1. Business. The premise of engaging in data analysis will be to understand the business, that is, to be familiar with industry knowledge, the company's business and processes, and it is best to have your own unique insights. >>>More

4 answers2024-03-20

First, the basic tools.

As the saying goes, if you want to do a good job, you must first sharpen your tools, so SQL, Python, Excel, etc. are the most basic tools for data analysis, but it is not necessary to learn these to be data analysts, the work of data analysts not only needs to master some basic operations of Python and SQL, but more importantly, business knowledge architecture and data can be combined, and business problems in the process of enterprise operation can be found through various data of the enterprise, and can help enterprises solve problems. >>>More

15 answers2024-03-20

Step 1: Reading according to the outline analysis of the official website, the first reading, let me understand what foundation I am not right, targeted adjustment, the second reading, sorted out the mind map, the third reading, is combined with the two mock volumes, and at the same time make notes in the notebook. >>>More

11 answers2024-03-20

At present, cloud computing and big data analysis are relatively popular, with the guidance of national policies, this industry has a huge talent gap, if you want to know more about data analysis, you can pay attention to the "Jiudaomen Community" to visit the forum, such as the National People's Congress Statistics Forum, there are many resources on it, just find a few books to start reading, the most important thing is to start.
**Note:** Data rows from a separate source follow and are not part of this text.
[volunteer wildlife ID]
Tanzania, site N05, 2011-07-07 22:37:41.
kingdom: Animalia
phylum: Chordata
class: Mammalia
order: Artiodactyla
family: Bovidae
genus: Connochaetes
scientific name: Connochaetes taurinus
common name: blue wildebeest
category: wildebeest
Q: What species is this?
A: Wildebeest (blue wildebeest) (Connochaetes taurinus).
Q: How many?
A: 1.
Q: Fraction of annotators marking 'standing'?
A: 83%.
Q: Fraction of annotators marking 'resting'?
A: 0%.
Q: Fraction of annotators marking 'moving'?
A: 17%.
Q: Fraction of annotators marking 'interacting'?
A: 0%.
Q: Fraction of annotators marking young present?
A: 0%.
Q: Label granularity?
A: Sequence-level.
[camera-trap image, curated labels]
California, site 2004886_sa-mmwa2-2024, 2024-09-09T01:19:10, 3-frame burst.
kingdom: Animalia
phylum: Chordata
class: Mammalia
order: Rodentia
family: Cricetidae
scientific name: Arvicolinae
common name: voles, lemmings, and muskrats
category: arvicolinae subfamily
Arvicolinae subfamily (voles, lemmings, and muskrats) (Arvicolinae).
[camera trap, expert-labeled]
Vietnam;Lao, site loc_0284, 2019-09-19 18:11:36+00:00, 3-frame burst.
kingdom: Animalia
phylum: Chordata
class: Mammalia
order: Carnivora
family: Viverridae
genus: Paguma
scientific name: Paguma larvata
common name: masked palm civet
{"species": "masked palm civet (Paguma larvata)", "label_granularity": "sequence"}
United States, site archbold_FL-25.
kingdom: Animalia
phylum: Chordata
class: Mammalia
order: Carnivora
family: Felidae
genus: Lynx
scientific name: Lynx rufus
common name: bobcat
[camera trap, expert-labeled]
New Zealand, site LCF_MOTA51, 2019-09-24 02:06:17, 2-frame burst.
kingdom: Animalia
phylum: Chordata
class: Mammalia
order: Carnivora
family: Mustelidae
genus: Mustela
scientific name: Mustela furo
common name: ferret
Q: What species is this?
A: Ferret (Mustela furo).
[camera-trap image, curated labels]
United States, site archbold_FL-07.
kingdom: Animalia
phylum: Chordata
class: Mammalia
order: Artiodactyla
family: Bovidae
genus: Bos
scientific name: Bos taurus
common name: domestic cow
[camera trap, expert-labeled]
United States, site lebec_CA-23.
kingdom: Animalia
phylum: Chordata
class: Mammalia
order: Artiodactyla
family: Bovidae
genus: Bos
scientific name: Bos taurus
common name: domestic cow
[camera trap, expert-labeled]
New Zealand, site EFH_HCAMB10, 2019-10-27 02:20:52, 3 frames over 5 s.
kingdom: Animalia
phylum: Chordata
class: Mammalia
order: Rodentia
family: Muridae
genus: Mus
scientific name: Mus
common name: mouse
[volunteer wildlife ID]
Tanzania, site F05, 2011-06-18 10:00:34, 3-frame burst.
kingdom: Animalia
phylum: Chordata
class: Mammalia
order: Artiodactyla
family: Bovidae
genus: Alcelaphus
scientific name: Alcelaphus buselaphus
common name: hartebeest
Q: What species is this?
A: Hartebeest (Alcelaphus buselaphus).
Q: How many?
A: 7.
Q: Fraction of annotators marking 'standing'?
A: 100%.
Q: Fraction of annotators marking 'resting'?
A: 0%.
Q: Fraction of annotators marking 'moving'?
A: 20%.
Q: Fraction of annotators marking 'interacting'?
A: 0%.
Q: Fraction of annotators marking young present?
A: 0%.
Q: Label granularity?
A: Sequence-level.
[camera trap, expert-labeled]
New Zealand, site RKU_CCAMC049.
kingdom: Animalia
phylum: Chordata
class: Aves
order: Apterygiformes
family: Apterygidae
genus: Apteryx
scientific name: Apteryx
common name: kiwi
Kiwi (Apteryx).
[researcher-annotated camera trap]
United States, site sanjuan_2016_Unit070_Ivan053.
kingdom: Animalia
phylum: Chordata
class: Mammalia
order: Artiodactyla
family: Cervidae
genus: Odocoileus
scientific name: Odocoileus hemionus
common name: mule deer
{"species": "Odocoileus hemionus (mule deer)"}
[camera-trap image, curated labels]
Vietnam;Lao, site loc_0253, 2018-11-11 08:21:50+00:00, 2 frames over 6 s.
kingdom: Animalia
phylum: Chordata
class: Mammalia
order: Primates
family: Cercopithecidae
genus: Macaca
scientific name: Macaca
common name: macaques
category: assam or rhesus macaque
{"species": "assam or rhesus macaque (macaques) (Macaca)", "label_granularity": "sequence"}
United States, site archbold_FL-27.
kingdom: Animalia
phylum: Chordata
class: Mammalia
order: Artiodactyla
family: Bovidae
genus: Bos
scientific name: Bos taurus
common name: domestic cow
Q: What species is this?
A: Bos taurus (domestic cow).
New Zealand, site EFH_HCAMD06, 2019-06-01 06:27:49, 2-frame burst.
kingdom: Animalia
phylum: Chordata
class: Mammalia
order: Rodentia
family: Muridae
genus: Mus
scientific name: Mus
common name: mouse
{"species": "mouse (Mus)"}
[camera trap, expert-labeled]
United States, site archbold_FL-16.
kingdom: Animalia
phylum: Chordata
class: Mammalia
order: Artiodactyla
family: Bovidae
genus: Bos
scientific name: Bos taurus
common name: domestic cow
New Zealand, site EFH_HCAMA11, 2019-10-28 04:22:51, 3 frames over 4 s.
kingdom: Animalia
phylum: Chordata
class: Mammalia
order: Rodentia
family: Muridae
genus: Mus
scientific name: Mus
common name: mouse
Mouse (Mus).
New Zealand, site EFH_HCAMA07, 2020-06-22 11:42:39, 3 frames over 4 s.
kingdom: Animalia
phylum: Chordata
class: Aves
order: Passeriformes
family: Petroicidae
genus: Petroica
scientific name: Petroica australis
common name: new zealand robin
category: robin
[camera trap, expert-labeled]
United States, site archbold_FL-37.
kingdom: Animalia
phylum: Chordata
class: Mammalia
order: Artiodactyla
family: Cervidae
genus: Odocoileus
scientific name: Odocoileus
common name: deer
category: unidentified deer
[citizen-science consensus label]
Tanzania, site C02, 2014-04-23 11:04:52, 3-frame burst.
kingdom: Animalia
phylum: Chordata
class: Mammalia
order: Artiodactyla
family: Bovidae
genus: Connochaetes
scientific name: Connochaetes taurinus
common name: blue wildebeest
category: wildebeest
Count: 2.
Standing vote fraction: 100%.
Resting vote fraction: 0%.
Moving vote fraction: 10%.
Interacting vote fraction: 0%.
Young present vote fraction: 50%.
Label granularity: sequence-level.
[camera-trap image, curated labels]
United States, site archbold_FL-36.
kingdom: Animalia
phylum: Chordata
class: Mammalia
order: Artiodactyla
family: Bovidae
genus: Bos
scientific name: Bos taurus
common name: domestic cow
If you can't do self-control, you can also sign up for a class, learning from experienced people is always faster than self-learning, and you can avoid a lot of detours.

12 answers2024-03-20

If you want to engage in the data analysis industry, you still need to learn systematically, and generally cooperate with many project cases to learn in the learning process, which is easy to learn and understand, and you can also accumulate experience.